The major hurdle we have to deal with here, let’s face it, is image. Estate agents across the land (and in London in particular – damn you, Foxtons!) have turned the MINI into a sort of default middle-class hatchback of choice; a car for people who want something small, that will make them (they think) seem a bit quirky and different, and that basically they don’t have to put too much thought into. These people tend to ignore the Fiat 500, which basically fulfils the same remit, because… well, you see MINIs everywhere, and there must be a reason for that. But the more important image concern is that of heritage. A lot of people – and by ‘people’, I mean ‘car enthusiasts’ in general – feel that the use of this iconic British moniker is a slap in the face when glued to a comparatively massive German car (that was designed in California!), not least one that has cynically spawned a whole stable of cars that are wholly un-Mini-like; SUVs, convertibles, coupes, blah blah. Hell, the estate version has totally the wrong name; ‘Clubman’ denotes a different face, BMW, not a bigger rear glasshouse. You’re thinking of Countryman. Or Traveller. You berks.

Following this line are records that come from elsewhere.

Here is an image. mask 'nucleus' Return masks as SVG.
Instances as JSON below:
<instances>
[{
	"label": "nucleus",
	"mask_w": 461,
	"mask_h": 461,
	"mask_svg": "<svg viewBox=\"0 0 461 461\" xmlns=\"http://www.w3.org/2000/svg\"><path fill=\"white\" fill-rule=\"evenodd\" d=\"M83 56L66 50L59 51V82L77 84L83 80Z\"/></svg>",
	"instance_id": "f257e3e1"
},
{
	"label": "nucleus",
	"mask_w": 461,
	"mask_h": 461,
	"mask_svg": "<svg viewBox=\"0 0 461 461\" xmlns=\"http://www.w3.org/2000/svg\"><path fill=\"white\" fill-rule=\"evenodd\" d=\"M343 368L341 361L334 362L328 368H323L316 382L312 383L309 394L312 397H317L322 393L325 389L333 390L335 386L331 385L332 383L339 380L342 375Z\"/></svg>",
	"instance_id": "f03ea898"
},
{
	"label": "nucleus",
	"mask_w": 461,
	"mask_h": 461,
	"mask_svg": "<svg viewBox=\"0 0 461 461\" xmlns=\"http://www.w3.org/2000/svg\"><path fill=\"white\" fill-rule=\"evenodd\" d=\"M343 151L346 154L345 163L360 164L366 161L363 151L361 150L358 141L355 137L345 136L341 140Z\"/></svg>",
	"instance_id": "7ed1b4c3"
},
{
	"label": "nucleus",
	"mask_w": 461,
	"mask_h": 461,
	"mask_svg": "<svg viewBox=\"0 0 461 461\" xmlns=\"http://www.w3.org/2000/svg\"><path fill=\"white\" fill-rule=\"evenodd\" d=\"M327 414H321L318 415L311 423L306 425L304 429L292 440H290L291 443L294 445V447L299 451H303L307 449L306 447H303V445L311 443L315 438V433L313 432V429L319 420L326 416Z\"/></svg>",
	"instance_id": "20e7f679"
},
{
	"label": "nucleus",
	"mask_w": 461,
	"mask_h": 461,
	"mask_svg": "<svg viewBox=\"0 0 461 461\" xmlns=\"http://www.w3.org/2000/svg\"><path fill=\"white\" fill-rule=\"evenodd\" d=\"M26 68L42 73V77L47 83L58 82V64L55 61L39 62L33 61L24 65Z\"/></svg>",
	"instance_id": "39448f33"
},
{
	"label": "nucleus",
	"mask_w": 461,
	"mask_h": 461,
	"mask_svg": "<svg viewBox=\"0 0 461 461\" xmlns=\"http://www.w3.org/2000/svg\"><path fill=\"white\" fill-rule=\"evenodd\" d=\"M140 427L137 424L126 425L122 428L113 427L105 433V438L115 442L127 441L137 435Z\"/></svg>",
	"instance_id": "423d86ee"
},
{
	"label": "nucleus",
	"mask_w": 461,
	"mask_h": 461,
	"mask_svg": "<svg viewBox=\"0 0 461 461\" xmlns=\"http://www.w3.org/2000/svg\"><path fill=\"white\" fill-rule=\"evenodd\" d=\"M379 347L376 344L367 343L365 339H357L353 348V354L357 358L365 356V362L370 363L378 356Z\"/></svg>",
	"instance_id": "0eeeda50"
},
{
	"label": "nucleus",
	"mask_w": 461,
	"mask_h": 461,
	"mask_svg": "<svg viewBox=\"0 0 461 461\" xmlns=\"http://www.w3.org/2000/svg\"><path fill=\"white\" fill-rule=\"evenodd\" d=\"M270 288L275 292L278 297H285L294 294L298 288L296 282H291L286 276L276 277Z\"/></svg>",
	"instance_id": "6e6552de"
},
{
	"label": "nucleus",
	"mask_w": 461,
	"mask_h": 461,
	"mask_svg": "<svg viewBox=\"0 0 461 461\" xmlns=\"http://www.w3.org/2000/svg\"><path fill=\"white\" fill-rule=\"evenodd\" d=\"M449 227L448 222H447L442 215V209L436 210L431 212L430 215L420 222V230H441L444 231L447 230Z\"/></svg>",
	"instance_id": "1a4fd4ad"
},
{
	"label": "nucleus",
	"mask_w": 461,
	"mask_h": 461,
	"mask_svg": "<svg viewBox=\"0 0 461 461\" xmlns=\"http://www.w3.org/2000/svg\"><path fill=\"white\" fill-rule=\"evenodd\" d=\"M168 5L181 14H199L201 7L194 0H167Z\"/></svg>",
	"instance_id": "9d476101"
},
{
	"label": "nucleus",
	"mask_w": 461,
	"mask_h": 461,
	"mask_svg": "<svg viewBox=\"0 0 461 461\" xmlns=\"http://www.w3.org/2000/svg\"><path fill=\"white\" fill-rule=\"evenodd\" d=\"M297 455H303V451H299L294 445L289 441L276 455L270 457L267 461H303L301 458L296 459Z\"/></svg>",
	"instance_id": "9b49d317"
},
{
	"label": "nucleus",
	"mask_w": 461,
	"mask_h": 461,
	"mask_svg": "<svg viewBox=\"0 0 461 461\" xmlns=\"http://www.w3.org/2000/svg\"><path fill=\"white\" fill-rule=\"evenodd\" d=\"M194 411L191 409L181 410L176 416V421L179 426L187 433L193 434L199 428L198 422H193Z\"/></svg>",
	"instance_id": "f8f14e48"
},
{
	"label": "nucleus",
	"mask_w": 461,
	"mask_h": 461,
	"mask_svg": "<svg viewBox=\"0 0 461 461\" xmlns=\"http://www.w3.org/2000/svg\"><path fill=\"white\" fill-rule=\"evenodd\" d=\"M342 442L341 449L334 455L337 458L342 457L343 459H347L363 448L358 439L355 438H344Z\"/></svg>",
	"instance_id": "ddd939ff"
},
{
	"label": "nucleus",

All of this is tommyrot, of course – you just have to bear in mind that the MINI is not trying to emulate the Mini. Sure, they’re trading off the heritage to the stupid, but it’s a thoroughly decent new car in its own right. Try not to picture Paddy Hopkirk in the ‘64 Monte, stop whistling the Self-Preservation Society to yourself, and just enjoy it for what it is: a well-packaged, nimble, capable little happybox.
Oh, wait - that's the old Mini! Moving on...
So what do you get for your money? Well, under the bonnet is the 1.6-litre Tritec engine, a Brazilian-built unit developed jointly by BMW and Chrysler. This may not sound that promising but trust me, it’s a little cracker – the One gets 90bhp, while the Cooper enjoys 115bhp; not the most impressive numbers on paper, but this is a sparky unit that thrives on revs, and is more than enough for country lane fun in a car that weighs 1,150kg. And remember that Bluefin option! You also get clever brakes – ABS, EBD, cornering brake control – a six-speaker stereo, tyre defect monitor and five three-point seatbelts. To be honest, the boot is pretty rubbish for putting stuff in unless your weekly grocery shop consists entirely of flat things – pancakes, sliced cheese etc - but the rear seats split 50:50 to fold, so it’s more practical than you think for going on holiday. As long as you don’t take anyone with you.
The dash and controls are cool, the servicing intervals are wide, it’s got a 4-star Euro NCAP rating, and there are enough of them in scrapyards now that you can pick and choose which alloys and seats you might want to fit, so you don’t even have to be that fussy about spec when you’re shopping around. Although if you do want to be fussy, you can – there are millions of them about.
Bevis thinks this is cool. Pollitt doesn't.
So, is our angry leader – the Pollitt-buro, if you will – warming to the MINI? Probably not. And he’ll like it even less when he reads this bit and discovers that I’ve cheated. You see, you can buy MINIs for under two grand, but they’re still pretty rare. The reason this is going onto N£2G now is to keep you, dear reader, ahead of the curve: there are plenty of MINIs currently hovering around the £2,200-2,400 mark, meaning that in the very near future there’s going to be plenty available for under two grand. Or, with some agile haggling, you could land one right now – remember, your negotiating points will be discolouration of the plastic arch surrounds and trim (half an hour of Back-To-Black will sort that out), faded paintwork on bright colours (sod it, you can’t see that when you’re driving it can you?) and iffy stereo wiring (easily sorted by a cheapish Halfords purchase, probably). There really isn’t that much more that goes wrong with them. Well, there is, it’s a car, anything can go wrong, but you know what I mean.
Why not buy one now and wind up The Pollitt? He’s been telling you to buy Focus ST170s, Type-R Accords, Volvo T5s and Supras for ages – imagine the look on his face if you buy a sensible little MINI. Priceless.